# [Passage shown]
An overview of changes between EMAN1 and EMAN2

We have tried to preserve as many of the conventions from EMAN1 as possible, to limit the difficulty in making the transition. For example, just like EMAN1, middle-clicking (alt-click on Mac) on just about any window will bring up a powerful 'control-panel' for that window. In addition to the 2-D image display widgets in EMAN1, EMAN2 includes a powerful set of 3-D display widgets. While in no way are these designed to compete with dedicated packages like Chimera, they do provide users with a quick way of looking at 3-D maps and other 3-D data.

Also :

  • All EMAN2 programs start with 'e2' and end with '.py' (because they are python scripts and Windows requires this)
  • Most EMAN1 programs have a direct EMAN2 analog, for example, proc2d has become e2proc2d.py, and iminfo has become e2iminfo.py
  • All EMAN2 programs will respond to '-h' or '--help' at the command line (no GUI required to view this help).
  • All EMAN2 command-line programs, including the GUI, are written in Python, which gives advanced users a lot of flexibility without having to recompile EMAN2 from source.
  • The command-line options in EMAN2 have adopted the standard Unix style rather than the EMAN1 style, for example 'proc2d abc.hed def.spi clip=64,64' has become 'e2proc2d.py abc.hed def.spi --clip=64,64'. In many, but not all, cases, the option names are the same.
  • While EMAN2 supports all of the file formats (and more) from EMAN1, if you wish to make sure all of the metadata is stored during processing, you must use either HDF or the BDB database.

  • EMAN2 uses an embedded (no database server) database system for storing a lot of image data and metadata. This system is extremely useful and powerful, but at times can also be very frustrating and irritating.

  • EMAN2 supports a modular system for parallel processing, and can support:
    • multi-cpu (threaded) parallelism on the local computer
    • ad-hoc, distributed processing (somewhat like seti-at-home)
    • MPI (though there are a few specific requirements)

Translation Table

Here are a few of the more common EMAN1 commands and their EMAN2 equivalents:

EMAN1

EMAN2

Comments

proc2d

e2proc2d.py

ordering of command-line options matters in EMAN2, and it is possible to specify a series of ordered image processing operations in one command. In EMAN2 can work with 3d MRC image stacks in addition to traditional multi-image files.

proc3d

e2proc3d.py

see proc2d. In EMAN2 can support sets of 3-D volumes in a single file (HDF and BDB only)

iminfo

e2iminfo.py and e2bdb.py

e2bdb.py works only with BDB databases, but has similar functions. e2iminfo.py also can work with BDB databases

speedtest

e2speedtest.py

The numbers from EMAN1 and EMAN2 are not directly comparable, but have a similar range

refine

e2refine.py

MANY more options in EMAN2. In particular, note the --twostage option which can produce speedups of 5-25x while retaining accuracy

refine2d

e2refine2d.py

Much faster than EMAN1, with some minor changes in operation.

# [Extracted entries]
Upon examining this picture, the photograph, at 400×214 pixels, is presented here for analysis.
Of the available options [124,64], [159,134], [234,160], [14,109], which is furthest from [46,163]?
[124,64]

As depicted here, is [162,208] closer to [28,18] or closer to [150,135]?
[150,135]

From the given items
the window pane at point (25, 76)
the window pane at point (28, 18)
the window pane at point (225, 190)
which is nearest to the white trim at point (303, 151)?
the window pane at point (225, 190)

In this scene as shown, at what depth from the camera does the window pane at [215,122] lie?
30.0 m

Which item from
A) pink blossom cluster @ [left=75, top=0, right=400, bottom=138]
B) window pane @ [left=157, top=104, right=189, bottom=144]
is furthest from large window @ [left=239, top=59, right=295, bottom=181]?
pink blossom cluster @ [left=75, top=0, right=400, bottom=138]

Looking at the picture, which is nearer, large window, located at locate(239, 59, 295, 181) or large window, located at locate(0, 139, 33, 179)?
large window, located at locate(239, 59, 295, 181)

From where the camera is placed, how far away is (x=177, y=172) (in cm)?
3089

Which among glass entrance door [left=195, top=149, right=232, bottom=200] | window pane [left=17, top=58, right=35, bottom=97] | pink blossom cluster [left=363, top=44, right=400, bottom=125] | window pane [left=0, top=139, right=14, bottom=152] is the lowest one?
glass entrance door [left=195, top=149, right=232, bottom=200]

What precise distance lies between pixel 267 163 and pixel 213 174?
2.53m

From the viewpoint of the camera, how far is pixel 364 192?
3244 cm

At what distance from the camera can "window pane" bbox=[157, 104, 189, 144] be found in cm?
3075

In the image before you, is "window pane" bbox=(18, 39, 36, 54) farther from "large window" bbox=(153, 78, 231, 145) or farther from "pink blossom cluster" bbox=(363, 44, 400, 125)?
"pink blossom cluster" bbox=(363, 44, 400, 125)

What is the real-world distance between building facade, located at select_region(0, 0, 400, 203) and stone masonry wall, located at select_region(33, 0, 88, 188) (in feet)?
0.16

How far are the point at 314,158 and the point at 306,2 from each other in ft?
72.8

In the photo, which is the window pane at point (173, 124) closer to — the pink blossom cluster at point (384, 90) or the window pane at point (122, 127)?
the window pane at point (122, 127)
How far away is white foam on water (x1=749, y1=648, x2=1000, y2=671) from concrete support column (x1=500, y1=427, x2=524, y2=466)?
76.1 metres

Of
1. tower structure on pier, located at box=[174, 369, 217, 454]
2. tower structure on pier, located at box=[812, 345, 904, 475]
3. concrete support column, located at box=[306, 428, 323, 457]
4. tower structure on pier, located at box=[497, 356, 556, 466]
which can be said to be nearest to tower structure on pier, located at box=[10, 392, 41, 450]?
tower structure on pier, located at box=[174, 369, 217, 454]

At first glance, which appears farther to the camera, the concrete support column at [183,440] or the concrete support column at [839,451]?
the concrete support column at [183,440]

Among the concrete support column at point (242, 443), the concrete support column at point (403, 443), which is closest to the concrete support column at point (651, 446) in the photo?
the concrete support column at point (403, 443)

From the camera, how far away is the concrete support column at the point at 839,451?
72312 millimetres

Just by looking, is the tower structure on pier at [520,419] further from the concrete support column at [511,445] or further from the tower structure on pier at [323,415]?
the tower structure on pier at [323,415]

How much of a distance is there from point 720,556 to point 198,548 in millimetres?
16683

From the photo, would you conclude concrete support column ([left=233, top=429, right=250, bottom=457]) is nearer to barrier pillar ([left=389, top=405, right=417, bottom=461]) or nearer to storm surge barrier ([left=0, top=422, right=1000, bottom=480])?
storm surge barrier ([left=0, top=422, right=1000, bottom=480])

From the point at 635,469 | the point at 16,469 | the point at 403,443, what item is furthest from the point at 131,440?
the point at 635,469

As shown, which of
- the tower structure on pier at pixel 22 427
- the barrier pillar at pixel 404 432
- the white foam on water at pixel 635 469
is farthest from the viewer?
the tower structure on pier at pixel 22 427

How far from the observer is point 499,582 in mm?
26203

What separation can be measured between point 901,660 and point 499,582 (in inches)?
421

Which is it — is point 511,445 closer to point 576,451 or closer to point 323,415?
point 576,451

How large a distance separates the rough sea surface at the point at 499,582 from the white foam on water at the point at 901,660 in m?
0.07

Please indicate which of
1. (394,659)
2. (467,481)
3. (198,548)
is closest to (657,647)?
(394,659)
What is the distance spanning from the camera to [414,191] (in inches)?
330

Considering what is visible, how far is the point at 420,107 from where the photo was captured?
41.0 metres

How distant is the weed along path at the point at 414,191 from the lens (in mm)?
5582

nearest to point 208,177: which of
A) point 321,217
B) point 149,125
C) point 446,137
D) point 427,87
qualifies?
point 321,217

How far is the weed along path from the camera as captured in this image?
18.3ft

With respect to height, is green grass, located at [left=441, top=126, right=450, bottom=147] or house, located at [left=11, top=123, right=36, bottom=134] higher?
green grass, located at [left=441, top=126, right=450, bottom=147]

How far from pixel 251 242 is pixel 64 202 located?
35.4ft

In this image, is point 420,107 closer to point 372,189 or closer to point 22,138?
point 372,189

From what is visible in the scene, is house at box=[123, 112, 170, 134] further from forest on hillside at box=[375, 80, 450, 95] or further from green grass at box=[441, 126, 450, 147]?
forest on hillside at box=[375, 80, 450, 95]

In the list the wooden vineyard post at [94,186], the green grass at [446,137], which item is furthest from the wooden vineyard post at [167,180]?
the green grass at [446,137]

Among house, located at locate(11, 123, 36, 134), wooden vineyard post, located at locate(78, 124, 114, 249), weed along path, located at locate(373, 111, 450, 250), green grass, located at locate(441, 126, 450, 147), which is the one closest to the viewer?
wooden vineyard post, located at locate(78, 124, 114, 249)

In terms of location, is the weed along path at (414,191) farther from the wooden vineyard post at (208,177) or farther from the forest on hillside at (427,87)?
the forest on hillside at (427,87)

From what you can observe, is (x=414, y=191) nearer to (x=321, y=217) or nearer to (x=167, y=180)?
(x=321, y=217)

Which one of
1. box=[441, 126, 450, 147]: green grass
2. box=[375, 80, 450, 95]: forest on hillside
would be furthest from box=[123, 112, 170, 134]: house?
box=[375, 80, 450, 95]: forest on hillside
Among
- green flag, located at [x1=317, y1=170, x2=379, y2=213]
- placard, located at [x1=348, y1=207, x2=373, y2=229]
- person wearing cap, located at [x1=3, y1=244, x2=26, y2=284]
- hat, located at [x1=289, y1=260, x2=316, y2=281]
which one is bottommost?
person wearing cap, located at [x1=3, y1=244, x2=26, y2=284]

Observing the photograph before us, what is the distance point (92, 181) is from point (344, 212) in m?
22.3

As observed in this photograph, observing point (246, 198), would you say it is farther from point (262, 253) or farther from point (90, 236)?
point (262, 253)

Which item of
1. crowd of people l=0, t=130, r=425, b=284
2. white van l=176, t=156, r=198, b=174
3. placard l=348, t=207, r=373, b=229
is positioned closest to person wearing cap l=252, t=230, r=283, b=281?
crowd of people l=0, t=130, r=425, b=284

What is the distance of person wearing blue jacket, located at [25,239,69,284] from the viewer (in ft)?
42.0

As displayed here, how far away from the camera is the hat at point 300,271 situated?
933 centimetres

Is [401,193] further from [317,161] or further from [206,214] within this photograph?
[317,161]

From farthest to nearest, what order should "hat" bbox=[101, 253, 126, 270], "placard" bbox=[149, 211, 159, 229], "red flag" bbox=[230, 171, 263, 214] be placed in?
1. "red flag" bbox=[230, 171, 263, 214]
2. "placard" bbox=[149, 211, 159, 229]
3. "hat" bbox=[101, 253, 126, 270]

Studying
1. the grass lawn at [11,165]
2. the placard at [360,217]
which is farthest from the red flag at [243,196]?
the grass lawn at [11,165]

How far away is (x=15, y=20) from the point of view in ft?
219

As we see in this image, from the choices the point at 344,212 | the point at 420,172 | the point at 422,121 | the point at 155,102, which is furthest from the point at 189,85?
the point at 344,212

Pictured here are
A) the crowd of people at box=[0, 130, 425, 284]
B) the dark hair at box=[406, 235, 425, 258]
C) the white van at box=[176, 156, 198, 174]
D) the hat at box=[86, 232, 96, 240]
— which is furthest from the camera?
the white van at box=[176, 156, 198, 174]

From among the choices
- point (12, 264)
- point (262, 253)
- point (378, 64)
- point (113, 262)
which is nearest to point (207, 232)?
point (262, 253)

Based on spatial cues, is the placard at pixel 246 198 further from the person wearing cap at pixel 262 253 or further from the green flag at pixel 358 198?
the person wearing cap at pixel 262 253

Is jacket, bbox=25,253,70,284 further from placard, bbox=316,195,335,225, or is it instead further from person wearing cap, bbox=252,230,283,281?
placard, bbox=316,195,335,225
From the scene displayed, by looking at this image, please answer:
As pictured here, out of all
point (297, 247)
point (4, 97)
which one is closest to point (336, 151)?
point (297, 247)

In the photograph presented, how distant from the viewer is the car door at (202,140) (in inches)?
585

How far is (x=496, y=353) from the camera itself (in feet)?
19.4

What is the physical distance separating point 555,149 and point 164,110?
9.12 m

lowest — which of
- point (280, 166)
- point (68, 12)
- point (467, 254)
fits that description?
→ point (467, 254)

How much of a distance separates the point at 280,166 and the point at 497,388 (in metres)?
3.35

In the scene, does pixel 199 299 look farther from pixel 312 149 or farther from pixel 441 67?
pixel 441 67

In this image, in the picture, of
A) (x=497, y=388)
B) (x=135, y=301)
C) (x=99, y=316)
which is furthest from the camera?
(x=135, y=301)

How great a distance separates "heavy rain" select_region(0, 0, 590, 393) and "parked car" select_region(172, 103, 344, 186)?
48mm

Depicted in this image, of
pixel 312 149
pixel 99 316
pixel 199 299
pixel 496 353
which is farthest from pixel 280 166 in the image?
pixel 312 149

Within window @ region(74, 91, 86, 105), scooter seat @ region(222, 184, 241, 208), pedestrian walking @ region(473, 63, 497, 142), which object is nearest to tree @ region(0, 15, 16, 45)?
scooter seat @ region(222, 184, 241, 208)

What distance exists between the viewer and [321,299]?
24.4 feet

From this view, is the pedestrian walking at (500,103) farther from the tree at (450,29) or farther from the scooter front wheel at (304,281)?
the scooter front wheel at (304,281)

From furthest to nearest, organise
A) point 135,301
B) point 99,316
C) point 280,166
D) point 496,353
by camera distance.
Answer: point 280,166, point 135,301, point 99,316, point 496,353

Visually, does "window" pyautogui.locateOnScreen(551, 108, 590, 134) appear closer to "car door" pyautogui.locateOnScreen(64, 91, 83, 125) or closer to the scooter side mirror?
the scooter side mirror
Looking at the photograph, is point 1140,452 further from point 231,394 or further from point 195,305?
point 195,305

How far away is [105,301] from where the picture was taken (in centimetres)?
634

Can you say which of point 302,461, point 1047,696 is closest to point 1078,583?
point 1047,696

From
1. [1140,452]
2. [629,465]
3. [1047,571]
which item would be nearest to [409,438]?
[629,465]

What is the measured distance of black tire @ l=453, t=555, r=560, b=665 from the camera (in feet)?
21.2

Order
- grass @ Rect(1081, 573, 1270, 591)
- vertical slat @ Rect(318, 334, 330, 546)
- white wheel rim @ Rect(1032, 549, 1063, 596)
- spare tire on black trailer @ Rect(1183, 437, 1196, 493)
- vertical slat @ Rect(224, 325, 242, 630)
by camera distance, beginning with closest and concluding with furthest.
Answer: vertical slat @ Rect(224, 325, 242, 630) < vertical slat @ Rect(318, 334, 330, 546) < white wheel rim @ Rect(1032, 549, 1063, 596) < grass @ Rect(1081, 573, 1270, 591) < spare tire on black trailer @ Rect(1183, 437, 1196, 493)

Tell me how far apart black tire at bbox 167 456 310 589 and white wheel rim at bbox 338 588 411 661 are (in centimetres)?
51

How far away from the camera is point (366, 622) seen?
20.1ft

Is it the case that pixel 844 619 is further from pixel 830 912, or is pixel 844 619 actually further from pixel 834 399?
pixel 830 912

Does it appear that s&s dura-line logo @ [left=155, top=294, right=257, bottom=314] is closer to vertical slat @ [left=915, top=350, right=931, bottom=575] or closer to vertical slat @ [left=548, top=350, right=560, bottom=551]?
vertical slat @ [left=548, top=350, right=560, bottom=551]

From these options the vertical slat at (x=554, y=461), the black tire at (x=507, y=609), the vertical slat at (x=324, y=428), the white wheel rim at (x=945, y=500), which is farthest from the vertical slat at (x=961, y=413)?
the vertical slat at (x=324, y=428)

# [Exercise brief]
Please list every EMAN1 command named in the translation table of the EMAN1-to-EMAN2 overview above.

# [Answer for this exercise]
proc2d, proc3d, iminfo, speedtest, refine, refine2d